Boy In The Water the latest album from John Patrick Halling is an interesting Americana folk-rock sound that evokes the more countryside of Ryan Adams and some of the early albums from M. Ward. There are six songs where Halling is backed by a band and the final song which showcases him alone and where he really shines.
“Siren Song” opens the album with a guitar that’s very upfront before being joined by mandolin and fiddle nodding a bit to some of the “American Beauty” Grateful Dead feel. The song is an interesting folk song but is obscured a bit by the mix as well as some really out of time drumming. “Misfit Toys” follows with an interesting verse but a chorus that doesn’t quite reach beyond the excitement of what’s happened before (and also some more out-of-time cluttered-ness from the band).

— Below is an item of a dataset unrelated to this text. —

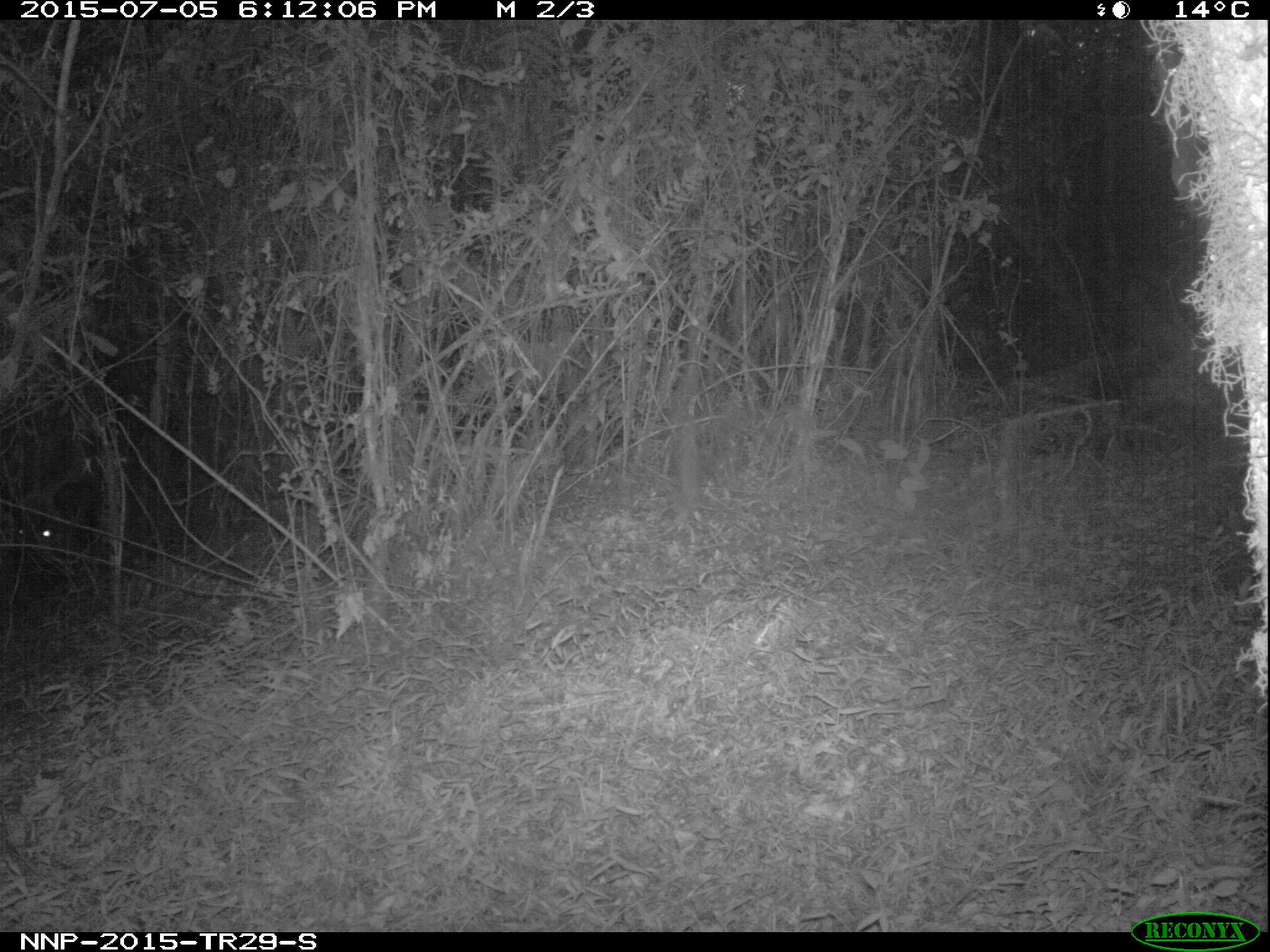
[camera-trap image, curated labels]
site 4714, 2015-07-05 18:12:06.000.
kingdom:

Things pick up quite a bit with “Downtown Blues” which shows off some deft electric guitar leads throughout. The song also features some nice builds and dips in the energy giving it a barroom electric Chicago blues sound. ‘Ballad Of a Gypsy Queen” has some nice west coast surf guitar along with some organ. The melody is nice and really opens up in the chorus.
“Jorogumo” has some disturbingly great metaphors in the lyrics and some good backing vocals. The drum part is interesting and builds throughout. “Bummer, Bummer” has a really catchy melody (though a bit wordy in the chorus), some chime-y guitars, pulsing bass line, and features the best mix of the “band songs” on the album.

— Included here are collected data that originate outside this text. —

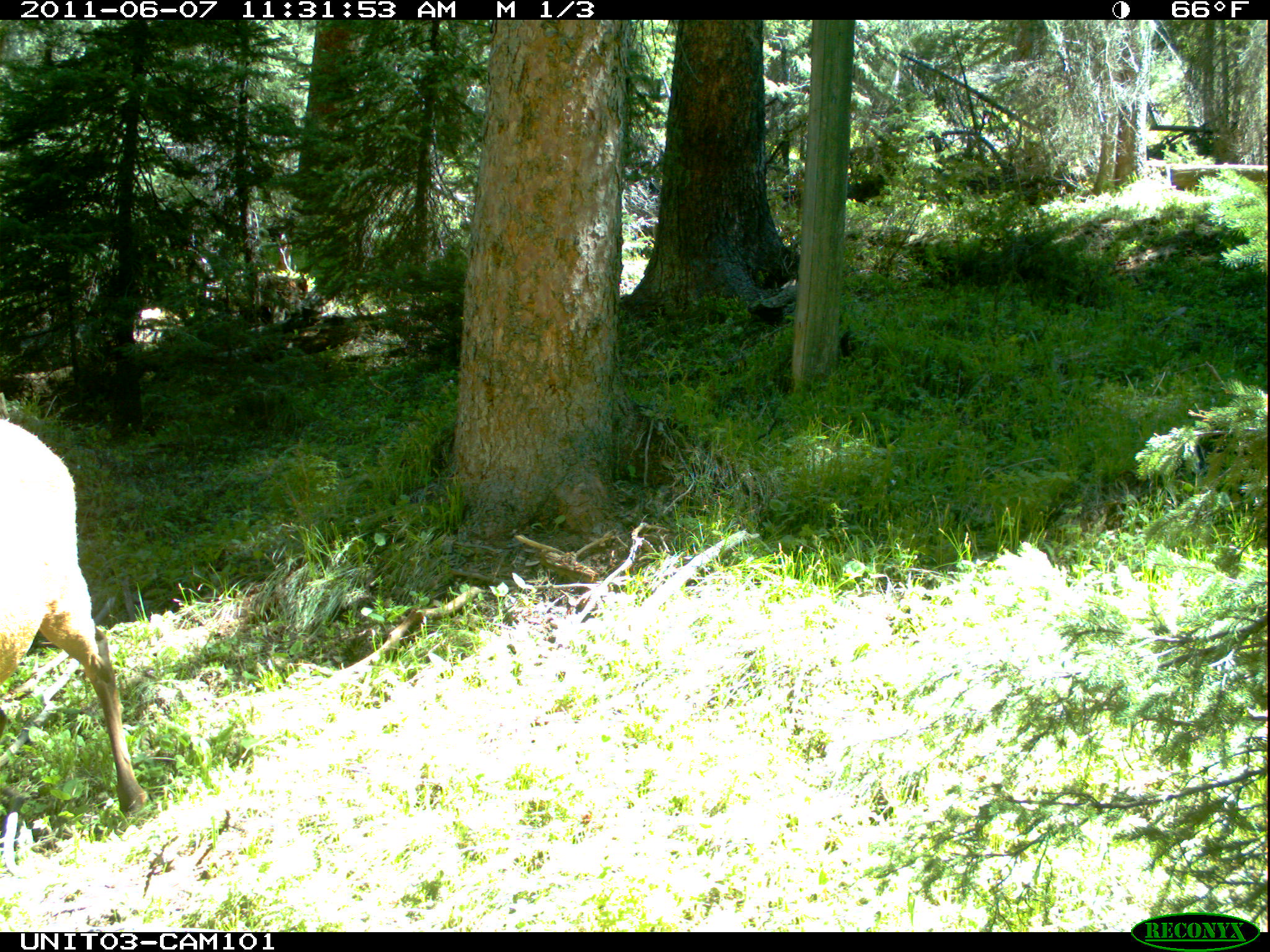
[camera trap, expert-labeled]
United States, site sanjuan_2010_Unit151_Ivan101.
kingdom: Animalia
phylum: Chordata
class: Mammalia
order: Artiodactyla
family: Cervidae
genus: Cervus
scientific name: Cervus elaphus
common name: red deer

“If I Would’ve Known” closes the album with Halling alone with his guitar singing a very intimate and moving song about missed opportunity. Without the band surrounding him, the lyrics and melody really shine through; it’s the best song on the album. It would be interesting to hear some of the other songs stripped down like this.
Overall the album features some nice songs and Halling has a unique likeable singing voice. It feels a bit cluttered throughout, however with some of the arrangements and some simplifications it could really let some of the songs reach some new heights (as he does on the closer).